Monday, February 15, 2016

Family Day? Heritage Day?

Today, we Nova Scotians are celebrating Family Day, ah, Heritage Day, our mid-winter provincial holiday.
This is not an official National holiday, though it is celebrated on this date in a number of provinces.
Here is a clue as to what it should be called:
Back in the early 1970s, the idea of a national midwinter holiday (and we really NEED one!) was proposed by Stanley Knowles (our longest-serving member of Parliament) in the House of Commons.
He would talk about it at every opportunity, and although it was discussed in every kitchen and coffee shop in the nation, such a holiday has never been proclaimed.
Some 30 years later, a number of provinces came forward with their own local proposals, so we now have the following hodgepodge of holidays:
- - Heritage Day (Alberta), on the first Monday in February;
- - Heritage Day (Nova Scotia), Louis Riel Day (Manitoba), Islander Day (PEI), on the third Monday in February;
- - Family Day, in Ontario and Saskatchewan, and British Columbia, also on the third Monday in February;
- - Yukon Heritage Day, (Yukon) on the third Friday in February.
However, The second and third Mondays in February are regular working days in Quebec, New Brunswick, Newfoundland and Labrador, NWT and Nunavut!
As Family Day is not recognized in the federal sphere, federal employees in all provinces (such as public servants and postal workers) work on this day.

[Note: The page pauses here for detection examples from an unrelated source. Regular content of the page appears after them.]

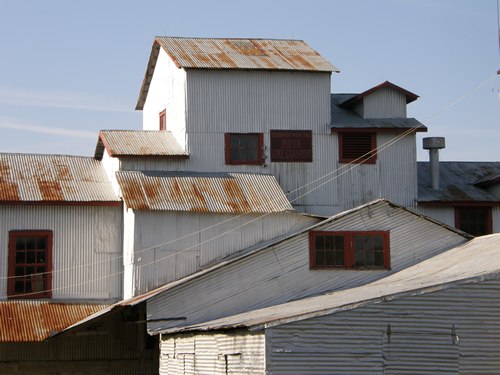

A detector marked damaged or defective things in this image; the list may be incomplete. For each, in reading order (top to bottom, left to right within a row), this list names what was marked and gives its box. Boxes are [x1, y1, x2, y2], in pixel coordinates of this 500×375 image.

rusted tin roof [137, 36, 340, 109]
rusted tin roof [94, 131, 188, 160]
rusted tin roof [0, 153, 120, 206]
rusted tin roof [115, 171, 294, 213]
rusted tin roof [418, 162, 500, 203]
rusted tin roof [0, 302, 108, 342]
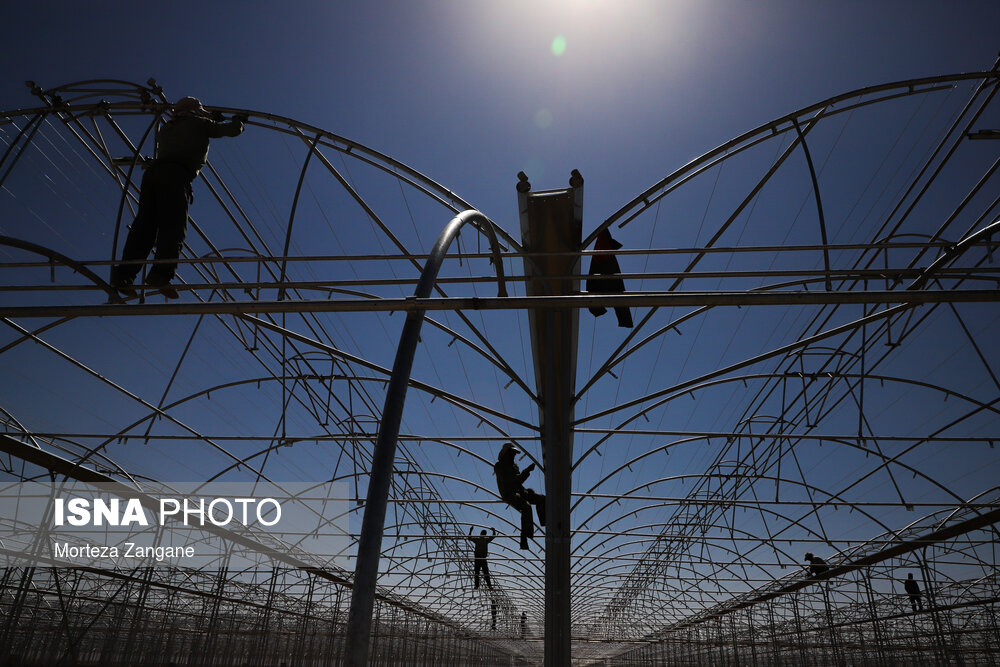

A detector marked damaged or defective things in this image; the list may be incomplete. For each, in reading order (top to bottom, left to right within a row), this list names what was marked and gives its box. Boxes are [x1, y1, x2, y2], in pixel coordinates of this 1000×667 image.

bent pipe [346, 210, 508, 667]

Back here in Nova Scotia, it has a permanent name, 'Nova Scotia Heritage Day.' Each year, it honours a different person or event, chosen by Nova Scotian school children; last year, the first was Viola Desmond.
She was a Black Nova Scotian businesswoman who challenged racial segregation at a cinema in New Glasgow, in 1946. She refused to leave a whites-only seating area and was unjustly convicted of a minor tax violation used to enforce segregation.

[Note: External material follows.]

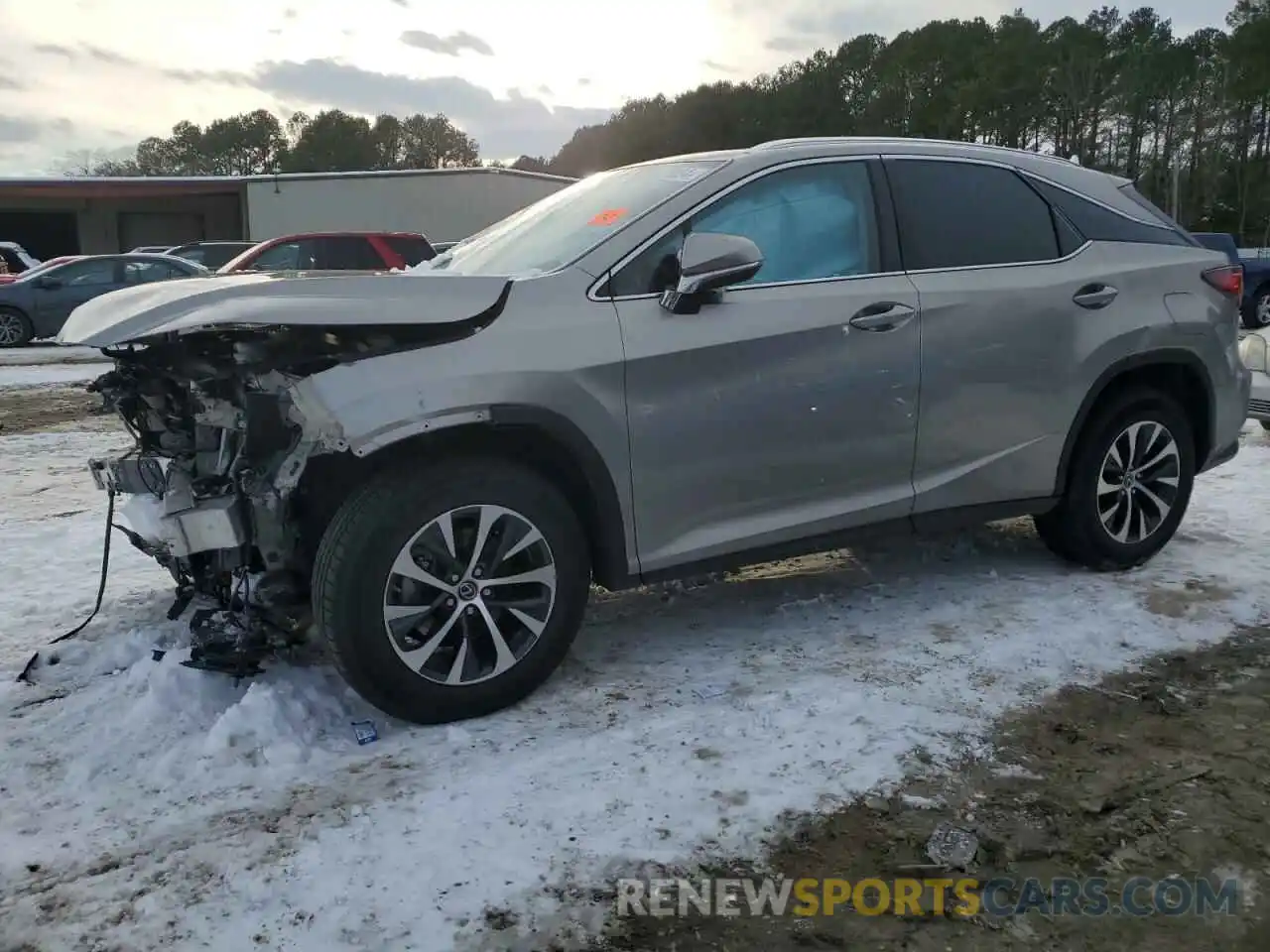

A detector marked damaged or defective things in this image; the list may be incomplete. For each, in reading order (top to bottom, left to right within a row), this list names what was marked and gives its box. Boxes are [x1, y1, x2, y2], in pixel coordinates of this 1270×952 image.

crumpled hood [55, 270, 510, 347]
damaged front end of car [61, 271, 510, 680]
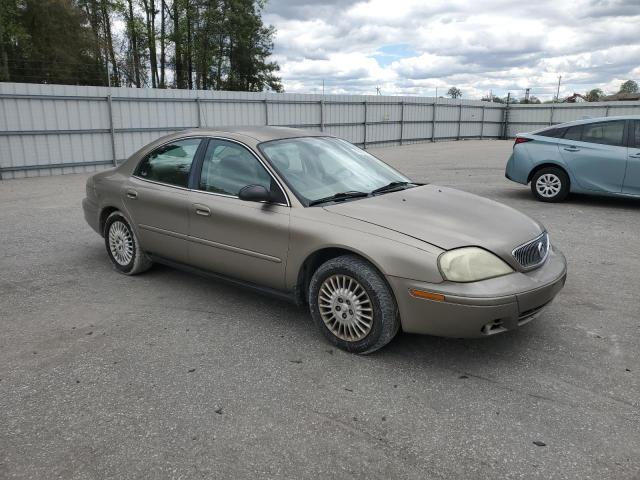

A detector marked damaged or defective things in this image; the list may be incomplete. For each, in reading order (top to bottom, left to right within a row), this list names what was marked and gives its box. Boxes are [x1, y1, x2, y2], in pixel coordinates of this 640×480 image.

Desmond's case is one of the most publicized incidents of racial discrimination in Canadian history and helped start the modern civil rights movement in Canada.

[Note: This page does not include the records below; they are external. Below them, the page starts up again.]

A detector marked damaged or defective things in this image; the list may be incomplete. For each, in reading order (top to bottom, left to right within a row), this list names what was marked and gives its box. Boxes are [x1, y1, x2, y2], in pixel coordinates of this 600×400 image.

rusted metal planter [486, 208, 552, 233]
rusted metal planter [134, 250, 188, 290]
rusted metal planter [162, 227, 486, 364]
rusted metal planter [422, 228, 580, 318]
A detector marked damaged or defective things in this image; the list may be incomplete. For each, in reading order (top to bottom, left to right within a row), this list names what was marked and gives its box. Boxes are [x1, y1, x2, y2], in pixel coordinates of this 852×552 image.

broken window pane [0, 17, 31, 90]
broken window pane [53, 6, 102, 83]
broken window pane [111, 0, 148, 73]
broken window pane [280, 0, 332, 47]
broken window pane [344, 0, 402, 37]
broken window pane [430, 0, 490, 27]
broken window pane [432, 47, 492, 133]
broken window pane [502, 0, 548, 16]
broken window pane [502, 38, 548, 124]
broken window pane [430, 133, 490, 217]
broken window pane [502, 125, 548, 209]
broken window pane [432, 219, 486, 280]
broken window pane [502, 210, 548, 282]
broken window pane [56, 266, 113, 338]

Desmond acted nine years before the famed incident by U.S. civil-rights activist Rosa Parks, with whom Desmond is often compared.
This year, we salute Joseph Howe, journalist, orator, poet, politician, and public servant, from the latter half of the 1800s.
He was instrumental in helping Nova Scotia become the first British colony to win responsible government in 1848.
He campaigned as a fierce proponent of a free press, and led the unsuccessful fight against Confederation, which he felt was bad for the province.